Dataset records:
++++++

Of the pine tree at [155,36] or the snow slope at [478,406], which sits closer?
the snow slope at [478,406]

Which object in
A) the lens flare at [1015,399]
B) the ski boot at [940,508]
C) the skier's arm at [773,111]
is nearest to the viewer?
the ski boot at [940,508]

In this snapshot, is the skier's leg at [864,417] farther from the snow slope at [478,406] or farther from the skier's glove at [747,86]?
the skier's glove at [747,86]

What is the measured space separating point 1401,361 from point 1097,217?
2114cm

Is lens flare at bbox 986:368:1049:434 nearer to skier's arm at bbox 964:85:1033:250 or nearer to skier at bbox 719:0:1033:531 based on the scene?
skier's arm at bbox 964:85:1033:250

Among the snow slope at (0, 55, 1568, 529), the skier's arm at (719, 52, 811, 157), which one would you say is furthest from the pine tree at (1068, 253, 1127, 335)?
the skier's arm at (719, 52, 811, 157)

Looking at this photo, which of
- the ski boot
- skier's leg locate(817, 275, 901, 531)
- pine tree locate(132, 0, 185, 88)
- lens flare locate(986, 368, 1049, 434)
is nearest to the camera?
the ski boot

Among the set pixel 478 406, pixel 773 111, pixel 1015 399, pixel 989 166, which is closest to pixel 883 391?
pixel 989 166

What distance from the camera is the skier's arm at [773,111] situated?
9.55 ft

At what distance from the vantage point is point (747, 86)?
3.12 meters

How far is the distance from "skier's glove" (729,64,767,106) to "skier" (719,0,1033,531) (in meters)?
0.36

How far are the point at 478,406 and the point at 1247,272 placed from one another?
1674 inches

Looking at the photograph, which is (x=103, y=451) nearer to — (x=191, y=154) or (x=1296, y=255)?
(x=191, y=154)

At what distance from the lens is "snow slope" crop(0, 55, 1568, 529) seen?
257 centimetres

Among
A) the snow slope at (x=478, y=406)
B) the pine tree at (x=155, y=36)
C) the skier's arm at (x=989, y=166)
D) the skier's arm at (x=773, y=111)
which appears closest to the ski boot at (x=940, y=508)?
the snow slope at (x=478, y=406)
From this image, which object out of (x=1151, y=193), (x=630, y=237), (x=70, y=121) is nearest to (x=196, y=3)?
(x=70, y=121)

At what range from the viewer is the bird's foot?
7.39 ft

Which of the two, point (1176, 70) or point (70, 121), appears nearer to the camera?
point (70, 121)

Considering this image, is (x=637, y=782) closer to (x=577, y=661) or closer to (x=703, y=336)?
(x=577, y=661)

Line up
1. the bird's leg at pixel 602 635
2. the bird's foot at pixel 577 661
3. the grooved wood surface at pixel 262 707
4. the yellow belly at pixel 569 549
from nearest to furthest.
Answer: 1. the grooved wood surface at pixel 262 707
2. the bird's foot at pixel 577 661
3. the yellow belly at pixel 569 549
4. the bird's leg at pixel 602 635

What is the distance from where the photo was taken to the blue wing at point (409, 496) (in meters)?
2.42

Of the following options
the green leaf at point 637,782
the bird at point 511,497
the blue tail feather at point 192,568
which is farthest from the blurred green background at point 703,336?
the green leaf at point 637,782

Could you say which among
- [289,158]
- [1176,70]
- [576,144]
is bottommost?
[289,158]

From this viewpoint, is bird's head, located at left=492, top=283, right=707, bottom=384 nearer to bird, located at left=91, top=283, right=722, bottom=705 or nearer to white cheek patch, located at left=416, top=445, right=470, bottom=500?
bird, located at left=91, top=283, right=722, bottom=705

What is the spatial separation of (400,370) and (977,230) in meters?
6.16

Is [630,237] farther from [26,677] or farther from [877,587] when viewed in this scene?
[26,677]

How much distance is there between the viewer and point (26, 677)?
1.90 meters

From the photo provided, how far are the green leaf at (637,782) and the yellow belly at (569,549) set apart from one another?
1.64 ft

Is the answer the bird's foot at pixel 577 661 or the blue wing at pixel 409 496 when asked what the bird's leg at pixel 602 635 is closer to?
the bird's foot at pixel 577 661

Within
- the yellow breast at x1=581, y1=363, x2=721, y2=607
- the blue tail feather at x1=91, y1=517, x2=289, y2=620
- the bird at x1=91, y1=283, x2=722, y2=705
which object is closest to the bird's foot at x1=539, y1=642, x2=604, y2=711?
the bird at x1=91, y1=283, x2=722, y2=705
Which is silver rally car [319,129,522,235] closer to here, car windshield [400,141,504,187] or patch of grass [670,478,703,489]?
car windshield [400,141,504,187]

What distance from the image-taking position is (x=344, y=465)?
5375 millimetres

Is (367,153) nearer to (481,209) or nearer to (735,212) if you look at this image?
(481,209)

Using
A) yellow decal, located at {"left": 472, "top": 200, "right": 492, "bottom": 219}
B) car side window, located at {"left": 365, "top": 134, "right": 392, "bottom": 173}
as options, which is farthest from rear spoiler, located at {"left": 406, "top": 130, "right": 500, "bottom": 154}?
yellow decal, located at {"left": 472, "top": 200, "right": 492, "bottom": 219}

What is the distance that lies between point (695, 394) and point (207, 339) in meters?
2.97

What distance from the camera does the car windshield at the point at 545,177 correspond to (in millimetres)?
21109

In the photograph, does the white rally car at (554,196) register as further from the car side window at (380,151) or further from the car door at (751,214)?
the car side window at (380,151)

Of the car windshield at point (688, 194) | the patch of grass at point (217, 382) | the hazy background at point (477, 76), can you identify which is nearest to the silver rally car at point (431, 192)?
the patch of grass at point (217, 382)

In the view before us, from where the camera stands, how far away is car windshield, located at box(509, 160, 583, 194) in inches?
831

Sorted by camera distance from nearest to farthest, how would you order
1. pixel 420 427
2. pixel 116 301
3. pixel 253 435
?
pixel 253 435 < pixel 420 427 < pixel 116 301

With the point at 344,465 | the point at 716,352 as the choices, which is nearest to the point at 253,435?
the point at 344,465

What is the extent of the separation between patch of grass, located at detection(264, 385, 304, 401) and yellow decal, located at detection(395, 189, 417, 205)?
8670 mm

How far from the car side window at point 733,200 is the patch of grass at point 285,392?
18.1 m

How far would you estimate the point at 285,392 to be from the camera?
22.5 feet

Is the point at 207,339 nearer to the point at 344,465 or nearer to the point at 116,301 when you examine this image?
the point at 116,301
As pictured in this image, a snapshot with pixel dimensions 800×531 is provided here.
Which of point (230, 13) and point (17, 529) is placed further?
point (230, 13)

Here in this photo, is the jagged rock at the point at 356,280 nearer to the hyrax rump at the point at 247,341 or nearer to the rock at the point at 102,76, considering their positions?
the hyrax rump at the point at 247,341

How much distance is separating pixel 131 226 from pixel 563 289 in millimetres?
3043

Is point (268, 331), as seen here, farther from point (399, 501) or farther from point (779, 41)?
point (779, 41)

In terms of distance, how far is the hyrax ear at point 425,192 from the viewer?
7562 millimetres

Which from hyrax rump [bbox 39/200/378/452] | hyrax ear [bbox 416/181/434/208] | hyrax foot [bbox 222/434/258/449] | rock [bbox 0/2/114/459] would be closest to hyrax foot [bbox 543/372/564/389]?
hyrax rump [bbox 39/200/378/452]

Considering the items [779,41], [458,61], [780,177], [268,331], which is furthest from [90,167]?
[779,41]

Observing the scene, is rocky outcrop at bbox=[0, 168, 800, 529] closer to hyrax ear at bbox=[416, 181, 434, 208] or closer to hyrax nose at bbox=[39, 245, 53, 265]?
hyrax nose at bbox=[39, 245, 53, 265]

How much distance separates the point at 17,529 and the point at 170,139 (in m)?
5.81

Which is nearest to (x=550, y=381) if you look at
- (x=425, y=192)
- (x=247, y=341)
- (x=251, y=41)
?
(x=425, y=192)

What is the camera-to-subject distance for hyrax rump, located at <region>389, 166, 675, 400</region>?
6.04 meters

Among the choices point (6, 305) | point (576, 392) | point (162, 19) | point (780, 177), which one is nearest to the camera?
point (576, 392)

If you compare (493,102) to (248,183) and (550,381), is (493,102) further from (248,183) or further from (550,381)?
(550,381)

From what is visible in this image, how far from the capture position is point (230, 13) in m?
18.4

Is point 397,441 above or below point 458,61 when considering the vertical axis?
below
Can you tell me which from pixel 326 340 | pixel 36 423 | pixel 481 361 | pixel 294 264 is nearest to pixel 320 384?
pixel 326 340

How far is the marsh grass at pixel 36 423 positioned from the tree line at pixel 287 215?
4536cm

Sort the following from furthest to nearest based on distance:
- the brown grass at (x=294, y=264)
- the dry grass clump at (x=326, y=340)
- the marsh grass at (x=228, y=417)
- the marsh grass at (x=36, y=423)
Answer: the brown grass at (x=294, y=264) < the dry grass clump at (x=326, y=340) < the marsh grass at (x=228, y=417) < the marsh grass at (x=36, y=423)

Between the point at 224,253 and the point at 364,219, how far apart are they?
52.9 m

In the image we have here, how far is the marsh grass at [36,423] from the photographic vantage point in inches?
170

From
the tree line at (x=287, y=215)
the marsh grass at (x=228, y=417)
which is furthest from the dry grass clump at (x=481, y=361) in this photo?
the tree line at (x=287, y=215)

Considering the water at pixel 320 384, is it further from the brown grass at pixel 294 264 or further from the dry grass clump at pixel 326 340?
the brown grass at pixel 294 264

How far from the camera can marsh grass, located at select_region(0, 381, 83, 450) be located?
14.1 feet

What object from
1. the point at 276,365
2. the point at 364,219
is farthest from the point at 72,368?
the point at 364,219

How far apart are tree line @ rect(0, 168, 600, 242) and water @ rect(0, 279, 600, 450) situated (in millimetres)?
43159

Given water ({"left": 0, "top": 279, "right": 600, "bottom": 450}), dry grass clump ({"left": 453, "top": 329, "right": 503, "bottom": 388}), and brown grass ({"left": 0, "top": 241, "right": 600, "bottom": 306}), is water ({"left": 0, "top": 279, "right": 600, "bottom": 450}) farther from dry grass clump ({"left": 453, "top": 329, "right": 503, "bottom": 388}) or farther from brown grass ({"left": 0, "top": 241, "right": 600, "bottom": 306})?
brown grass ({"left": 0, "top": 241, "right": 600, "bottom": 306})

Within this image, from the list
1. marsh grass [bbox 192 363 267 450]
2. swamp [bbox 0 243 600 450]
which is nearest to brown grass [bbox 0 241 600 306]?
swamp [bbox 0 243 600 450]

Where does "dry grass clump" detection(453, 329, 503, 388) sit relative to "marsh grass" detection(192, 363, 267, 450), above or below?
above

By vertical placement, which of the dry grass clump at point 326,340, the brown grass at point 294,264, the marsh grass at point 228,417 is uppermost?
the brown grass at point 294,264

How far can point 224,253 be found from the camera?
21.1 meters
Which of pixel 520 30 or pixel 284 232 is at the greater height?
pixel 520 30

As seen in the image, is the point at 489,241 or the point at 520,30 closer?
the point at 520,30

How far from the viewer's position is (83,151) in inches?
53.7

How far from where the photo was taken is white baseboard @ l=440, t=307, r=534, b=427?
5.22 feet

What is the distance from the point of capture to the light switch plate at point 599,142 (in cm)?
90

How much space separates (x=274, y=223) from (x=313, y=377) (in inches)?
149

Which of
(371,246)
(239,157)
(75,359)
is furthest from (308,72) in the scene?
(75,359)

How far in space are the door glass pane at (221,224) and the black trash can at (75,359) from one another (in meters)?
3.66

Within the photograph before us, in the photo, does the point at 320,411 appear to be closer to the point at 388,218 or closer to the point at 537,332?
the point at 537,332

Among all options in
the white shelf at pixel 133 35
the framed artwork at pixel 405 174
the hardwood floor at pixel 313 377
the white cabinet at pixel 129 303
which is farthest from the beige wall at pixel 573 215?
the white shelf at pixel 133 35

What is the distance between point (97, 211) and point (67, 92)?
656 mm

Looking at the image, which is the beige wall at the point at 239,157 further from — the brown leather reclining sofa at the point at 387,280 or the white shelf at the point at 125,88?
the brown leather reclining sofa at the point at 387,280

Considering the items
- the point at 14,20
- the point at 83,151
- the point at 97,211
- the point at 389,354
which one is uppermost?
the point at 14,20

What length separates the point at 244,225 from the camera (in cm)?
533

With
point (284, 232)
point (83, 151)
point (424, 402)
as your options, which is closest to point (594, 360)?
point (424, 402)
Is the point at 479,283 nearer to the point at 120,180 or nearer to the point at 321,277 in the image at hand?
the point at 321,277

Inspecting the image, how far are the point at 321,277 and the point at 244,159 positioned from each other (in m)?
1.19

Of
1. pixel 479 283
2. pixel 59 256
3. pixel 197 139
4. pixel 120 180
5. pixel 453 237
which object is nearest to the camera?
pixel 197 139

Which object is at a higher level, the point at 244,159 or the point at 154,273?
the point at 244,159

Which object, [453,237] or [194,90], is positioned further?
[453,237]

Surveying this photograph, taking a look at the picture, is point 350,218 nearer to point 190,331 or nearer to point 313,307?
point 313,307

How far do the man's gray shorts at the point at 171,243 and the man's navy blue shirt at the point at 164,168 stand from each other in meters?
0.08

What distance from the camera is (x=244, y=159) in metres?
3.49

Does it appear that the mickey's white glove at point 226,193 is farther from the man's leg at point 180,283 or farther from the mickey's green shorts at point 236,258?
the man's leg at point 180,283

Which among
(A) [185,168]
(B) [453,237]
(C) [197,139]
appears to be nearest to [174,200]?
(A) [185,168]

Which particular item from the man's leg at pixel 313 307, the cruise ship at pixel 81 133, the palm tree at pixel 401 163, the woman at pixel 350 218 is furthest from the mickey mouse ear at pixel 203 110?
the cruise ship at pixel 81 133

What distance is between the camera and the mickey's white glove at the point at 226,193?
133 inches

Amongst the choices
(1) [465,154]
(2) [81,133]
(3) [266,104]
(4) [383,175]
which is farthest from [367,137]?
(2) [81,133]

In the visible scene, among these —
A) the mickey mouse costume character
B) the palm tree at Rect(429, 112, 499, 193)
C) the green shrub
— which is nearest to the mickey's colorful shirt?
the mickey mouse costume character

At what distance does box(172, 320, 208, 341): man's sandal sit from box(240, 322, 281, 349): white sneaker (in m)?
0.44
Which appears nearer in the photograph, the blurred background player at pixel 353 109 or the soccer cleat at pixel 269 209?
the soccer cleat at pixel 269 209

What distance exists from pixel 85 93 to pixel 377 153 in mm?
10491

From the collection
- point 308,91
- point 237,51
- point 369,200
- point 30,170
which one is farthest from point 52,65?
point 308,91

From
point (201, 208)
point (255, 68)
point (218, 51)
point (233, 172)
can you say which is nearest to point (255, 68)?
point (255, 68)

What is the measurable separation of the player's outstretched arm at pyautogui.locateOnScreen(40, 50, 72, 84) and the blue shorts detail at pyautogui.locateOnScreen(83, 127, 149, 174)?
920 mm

++++++

§ **WORK INSTRUCTIONS**
Rewrite the entries starting at the line containing "In terms of" and ending at the line containing "7562 millimetres", replacing "viewer" with "camera" and leaving everything else unchanged.

§ **OUTPUT OF THE TASK**
In terms of distance, how far is the hyrax ear at point 425,192 from the camera?
7562 millimetres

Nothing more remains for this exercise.